UAE healthcare workers a source of honourable pride: AD CP - GulfToday

UAE healthcare workers a source of honourable pride: AD CP

MohamedBinZayed

Sheikh Mohamed Bin Zayed participates in an online lecture by Abdul Rahman Owais titled ‘Standing Together: Our Healthcare Response to COVID-19.’ WAM

His Highness Sheikh Mohamed Bin Zayed Al Nahyan, Crown Prince of Abu Dhabi and Deputy Supreme Commander of the UAE Armed Forces, expressed his gratitude to everyone working in the healthcare sector, describing them as the “source of the UAE’s honourable pride”, working relentlessly for the protection and safety of the communities living in this country.

Recognising the challenges of the voluntary lockdowns observed across the world, Sheikh Mohamed praised the UAE’s response to the pandemic, and the central role of science, healthcare and the UAE’s frontliners in preparing for and prevailing in this unprecedented global challenge. Commenting on the novelty of this global pandemic, Sheikh Mohamed said: “The world, for the first time in the history of mankind, is united against one common enemy. We need to be patient – we are all saddened by the closure of worship places, and the lockdown that inhibits us from seeing our family, friends and loved ones, but patience is key for us to overcome this challenge.”

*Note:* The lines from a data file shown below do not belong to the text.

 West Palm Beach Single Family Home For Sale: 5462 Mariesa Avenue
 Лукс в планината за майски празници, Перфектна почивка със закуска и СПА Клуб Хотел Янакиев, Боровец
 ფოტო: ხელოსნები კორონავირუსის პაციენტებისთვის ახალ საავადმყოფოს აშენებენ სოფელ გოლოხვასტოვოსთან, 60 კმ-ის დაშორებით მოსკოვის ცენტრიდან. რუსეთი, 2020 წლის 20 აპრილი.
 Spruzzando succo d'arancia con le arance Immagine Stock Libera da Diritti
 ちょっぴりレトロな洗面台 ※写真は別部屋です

The episode, titled ‘Standing Together: Our Healthcare Response to COVID-19’, explored the UAE’s response to COVID-19, across medical equipment, data analysis and technology.

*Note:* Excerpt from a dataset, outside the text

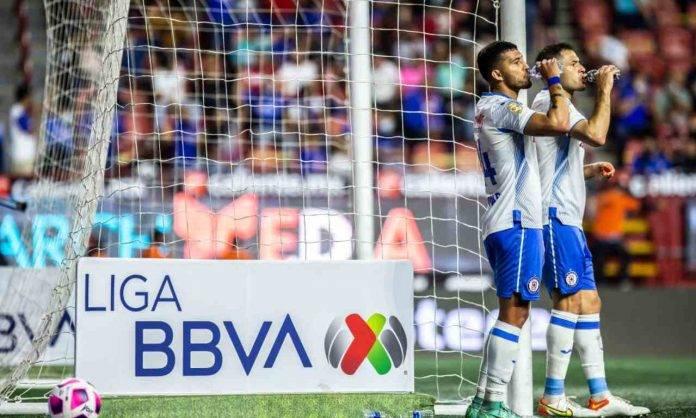 Giocatori del Cruz Azul si dissetano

Abdul Rahman Bin Mohammad Bin Nasser Al Owais, Minister of Health and Prevention, highlighted preparation as the UAE’s key success factor in combatting the pandemic, explaining that building capacity and ex-pertise allowed the government to take swift action.

Highlighting the top10 global ranking of UAE leadership’s response to the pandemic, he said: “Everything we worked on in the past years has proven its significance today. We have prepared extensively through contingency plans for this novel challenge, and today we reap the results of this preparedness.”

Epidemiology has played a significant role in allowing the UAE government to make data-driven decisions, tracking daily changes in the numbers and distribution of infections in the country. This was reinforced by Dr Tom Loney, Associate Professor of Public Health and Epidemiology at Mohammed Bin Rashid University of Medicine and Health Sciences, who explained that the da-ta produced by the UAE COVID-19 taskforce has enabled the government to make timely precautionary measures that include transitioning to online education, implementing work from home protocols, upscaling testing capabilities and shielding vulnerable populations, in addition to nationwide disinfection campaigns.

Commenting on the UAE’s approach to minimising the spread of the virus, Dr Loney said: “The UAE has invested significant resources into maximising daily testing capacity and is ranked among the top countries in the world for testing.” The UAE government’s decision to focus on mass testing very early has provided the COVID-19 taskforce with the data required to model the outbreak and predict healthcare capacity.

The UAE has adopted the comprehensive ‘Test, Trace and Treat’ approach. This involves wide-scale and systematic testing of the UAE population, followed by rigorous and exhaustive tracing to identify and isolate all that were infected with the virus. Technology has supported the efforts of the epidemiologists, including the development of phone and web-based apps to facilitate the approach.

Adopting scientific methodology to provide a framework for decision making has supported the UAE’s COVID-19 taskforce in combatting the spread of the virus. Commenting on the importance of a science-based approach, Professor Alawi Alsheikh Ali, spokesman for the country’s advanced sciences sector, said: “Since the beginning of the crisis, the leadership in the UAE has realised the central role of science and scientific evidence, and established scientific committees to combat the COVID-19 pandemic.”

Al sheikh Ali examined the role of universities in the UAE and their cooperation with the health sector in the country to launch several studies to understand the nature of the virus and its pat-tern of transmission. The studies include the successful recording of the complete genetic sequence of the virus, as well as identifying genetic changes in these samples and comparing them with genetic modifications in viral samples from other countries.

The pandemic has also seen collaboration between universities and factories in the country to manufacture personal protective equipment using 3D printing technology, as well as developing prototypes of artificial respirators to prepare for their manufacture locally.